(Spatial question entries)
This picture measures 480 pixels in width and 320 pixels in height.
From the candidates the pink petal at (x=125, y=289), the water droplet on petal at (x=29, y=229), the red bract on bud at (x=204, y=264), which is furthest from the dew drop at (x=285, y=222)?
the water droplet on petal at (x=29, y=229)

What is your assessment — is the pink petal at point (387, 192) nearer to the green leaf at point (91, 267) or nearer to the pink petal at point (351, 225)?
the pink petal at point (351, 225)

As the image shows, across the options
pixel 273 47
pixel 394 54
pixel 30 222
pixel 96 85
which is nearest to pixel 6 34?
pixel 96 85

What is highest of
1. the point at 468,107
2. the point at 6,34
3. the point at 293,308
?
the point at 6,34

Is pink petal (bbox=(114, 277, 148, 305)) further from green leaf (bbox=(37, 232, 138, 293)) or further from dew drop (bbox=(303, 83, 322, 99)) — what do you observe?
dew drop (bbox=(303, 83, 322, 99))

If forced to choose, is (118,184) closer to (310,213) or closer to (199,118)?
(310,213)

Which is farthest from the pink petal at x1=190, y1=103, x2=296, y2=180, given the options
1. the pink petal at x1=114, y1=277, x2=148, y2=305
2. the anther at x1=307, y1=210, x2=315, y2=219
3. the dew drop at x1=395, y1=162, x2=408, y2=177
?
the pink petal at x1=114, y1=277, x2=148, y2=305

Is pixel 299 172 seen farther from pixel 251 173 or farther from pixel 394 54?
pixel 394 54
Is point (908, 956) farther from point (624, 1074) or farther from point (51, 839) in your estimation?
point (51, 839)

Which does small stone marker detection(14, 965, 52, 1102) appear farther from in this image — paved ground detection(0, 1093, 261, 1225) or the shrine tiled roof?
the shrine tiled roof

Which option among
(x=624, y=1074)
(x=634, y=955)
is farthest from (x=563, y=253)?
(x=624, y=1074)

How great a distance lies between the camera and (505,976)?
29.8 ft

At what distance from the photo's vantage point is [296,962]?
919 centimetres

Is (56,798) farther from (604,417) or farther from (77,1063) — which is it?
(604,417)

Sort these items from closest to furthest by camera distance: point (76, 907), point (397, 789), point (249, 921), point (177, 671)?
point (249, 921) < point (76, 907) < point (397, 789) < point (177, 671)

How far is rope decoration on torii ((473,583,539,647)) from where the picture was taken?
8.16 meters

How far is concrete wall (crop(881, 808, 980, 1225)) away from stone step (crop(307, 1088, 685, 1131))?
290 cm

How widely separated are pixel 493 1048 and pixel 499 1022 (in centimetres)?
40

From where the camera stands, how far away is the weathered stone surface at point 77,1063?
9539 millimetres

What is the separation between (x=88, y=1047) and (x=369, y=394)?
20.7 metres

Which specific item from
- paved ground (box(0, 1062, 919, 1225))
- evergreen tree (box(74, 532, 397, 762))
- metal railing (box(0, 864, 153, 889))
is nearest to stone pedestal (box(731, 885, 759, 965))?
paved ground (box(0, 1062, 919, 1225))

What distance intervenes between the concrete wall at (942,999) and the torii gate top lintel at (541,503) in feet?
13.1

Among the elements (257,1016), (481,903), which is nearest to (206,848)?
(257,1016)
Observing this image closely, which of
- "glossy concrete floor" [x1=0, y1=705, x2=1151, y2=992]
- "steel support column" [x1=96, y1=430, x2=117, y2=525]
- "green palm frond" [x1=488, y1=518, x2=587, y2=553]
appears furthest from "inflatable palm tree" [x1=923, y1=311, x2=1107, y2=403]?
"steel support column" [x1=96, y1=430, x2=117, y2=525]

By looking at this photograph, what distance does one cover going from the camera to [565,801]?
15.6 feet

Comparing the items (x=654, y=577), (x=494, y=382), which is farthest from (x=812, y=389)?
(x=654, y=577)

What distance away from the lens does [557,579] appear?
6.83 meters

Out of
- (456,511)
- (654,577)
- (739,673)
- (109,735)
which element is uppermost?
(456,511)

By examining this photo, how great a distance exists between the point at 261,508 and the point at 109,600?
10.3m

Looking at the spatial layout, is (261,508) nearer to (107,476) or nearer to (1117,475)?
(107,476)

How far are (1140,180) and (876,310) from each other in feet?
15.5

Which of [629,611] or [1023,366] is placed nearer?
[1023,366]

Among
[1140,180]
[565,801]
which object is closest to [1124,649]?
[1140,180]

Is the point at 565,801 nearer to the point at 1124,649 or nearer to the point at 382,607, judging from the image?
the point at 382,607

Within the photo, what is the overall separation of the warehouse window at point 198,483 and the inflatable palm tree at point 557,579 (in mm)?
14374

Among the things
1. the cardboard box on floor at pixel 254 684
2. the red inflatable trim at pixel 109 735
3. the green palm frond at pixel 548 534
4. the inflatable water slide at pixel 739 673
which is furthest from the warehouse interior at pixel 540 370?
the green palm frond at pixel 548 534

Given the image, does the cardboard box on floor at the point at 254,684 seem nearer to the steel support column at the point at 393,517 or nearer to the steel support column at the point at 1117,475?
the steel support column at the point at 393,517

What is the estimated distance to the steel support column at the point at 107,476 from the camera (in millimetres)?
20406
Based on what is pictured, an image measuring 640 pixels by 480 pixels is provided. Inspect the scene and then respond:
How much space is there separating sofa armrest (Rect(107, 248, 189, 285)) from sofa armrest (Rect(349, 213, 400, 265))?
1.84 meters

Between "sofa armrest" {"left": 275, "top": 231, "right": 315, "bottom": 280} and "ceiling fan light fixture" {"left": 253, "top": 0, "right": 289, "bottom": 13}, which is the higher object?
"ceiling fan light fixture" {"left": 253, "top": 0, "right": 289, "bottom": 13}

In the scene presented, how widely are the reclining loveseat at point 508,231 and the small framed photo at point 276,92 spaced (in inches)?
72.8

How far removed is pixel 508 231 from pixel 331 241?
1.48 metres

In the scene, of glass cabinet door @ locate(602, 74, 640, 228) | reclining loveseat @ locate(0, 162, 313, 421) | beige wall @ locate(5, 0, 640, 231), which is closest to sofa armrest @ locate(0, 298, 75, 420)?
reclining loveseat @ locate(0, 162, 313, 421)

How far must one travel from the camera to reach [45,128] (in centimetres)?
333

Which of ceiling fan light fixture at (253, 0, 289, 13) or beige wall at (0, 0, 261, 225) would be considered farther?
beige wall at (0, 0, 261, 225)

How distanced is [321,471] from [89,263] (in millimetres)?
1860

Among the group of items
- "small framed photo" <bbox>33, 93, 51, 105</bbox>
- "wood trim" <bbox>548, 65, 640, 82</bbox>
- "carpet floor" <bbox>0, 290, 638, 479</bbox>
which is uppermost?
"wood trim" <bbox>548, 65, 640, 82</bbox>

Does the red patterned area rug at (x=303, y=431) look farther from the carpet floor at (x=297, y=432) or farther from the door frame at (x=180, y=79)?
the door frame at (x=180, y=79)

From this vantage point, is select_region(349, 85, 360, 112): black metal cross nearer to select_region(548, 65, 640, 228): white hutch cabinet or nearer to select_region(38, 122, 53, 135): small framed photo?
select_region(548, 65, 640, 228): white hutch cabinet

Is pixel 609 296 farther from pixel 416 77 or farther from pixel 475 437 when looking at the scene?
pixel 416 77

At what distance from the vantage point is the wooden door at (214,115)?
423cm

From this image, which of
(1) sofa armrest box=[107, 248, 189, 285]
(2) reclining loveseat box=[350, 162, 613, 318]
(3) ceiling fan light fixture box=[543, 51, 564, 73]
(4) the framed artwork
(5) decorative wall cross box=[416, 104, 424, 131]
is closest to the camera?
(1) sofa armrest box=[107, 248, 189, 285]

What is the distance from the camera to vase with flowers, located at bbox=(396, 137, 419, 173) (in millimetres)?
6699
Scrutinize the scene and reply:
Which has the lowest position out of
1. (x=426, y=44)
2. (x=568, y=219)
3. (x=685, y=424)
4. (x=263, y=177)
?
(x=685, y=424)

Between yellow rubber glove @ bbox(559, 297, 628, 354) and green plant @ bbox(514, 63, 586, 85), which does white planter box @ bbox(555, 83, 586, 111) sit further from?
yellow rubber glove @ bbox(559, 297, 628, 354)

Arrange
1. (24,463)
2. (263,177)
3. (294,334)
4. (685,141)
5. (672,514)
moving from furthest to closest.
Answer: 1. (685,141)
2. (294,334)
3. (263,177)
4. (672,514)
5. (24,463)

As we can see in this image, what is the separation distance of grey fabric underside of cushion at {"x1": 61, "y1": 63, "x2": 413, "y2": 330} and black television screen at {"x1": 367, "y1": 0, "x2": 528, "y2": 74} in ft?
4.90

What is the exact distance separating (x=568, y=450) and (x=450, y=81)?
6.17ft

### Exercise
Recast the data from its first line down to the line containing "919 centimetres" as a numbered list, with each line as one item and the blank lines omitted.

### Output of the exercise
1. This picture measures 480 pixels in width and 320 pixels in height.
2. From the candidates the pink petal at (x=125, y=289), the water droplet on petal at (x=29, y=229), the red bract on bud at (x=204, y=264), which is furthest from the dew drop at (x=285, y=222)?
3. the water droplet on petal at (x=29, y=229)
4. What is your assessment — is the pink petal at point (387, 192) nearer to the green leaf at point (91, 267) or nearer to the pink petal at point (351, 225)?
5. the pink petal at point (351, 225)
6. As the image shows, across the options
7. pixel 273 47
8. pixel 394 54
9. pixel 30 222
10. pixel 96 85
11. which is nearest to pixel 6 34?
12. pixel 96 85
13. What is highest of
14. 1. the point at 468,107
15. 2. the point at 6,34
16. 3. the point at 293,308
17. ?
18. the point at 6,34
19. Is pink petal (bbox=(114, 277, 148, 305)) further from green leaf (bbox=(37, 232, 138, 293)) or further from dew drop (bbox=(303, 83, 322, 99)) — what do you observe?
20. dew drop (bbox=(303, 83, 322, 99))
21. If forced to choose, is (118,184) closer to (310,213) or closer to (199,118)?
22. (310,213)
23. Which is farthest from the pink petal at x1=190, y1=103, x2=296, y2=180, given the options
24. 1. the pink petal at x1=114, y1=277, x2=148, y2=305
25. 2. the anther at x1=307, y1=210, x2=315, y2=219
26. 3. the dew drop at x1=395, y1=162, x2=408, y2=177
27. ?
28. the pink petal at x1=114, y1=277, x2=148, y2=305
29. Is pixel 299 172 seen farther from pixel 251 173 or farther from pixel 394 54?
30. pixel 394 54
31. Is point (908, 956) farther from point (624, 1074) or farther from point (51, 839) in your estimation?
32. point (51, 839)
33. Which does small stone marker detection(14, 965, 52, 1102) appear farther from in this image — paved ground detection(0, 1093, 261, 1225) or the shrine tiled roof?
34. the shrine tiled roof
35. Which option among
36. (x=624, y=1074)
37. (x=634, y=955)
38. is farthest from (x=563, y=253)?
39. (x=624, y=1074)
40. How great a distance lies between the camera and (505,976)?
41. 29.8 ft
42. At what distance from the photo's vantage point is [296,962]?
43. 919 centimetres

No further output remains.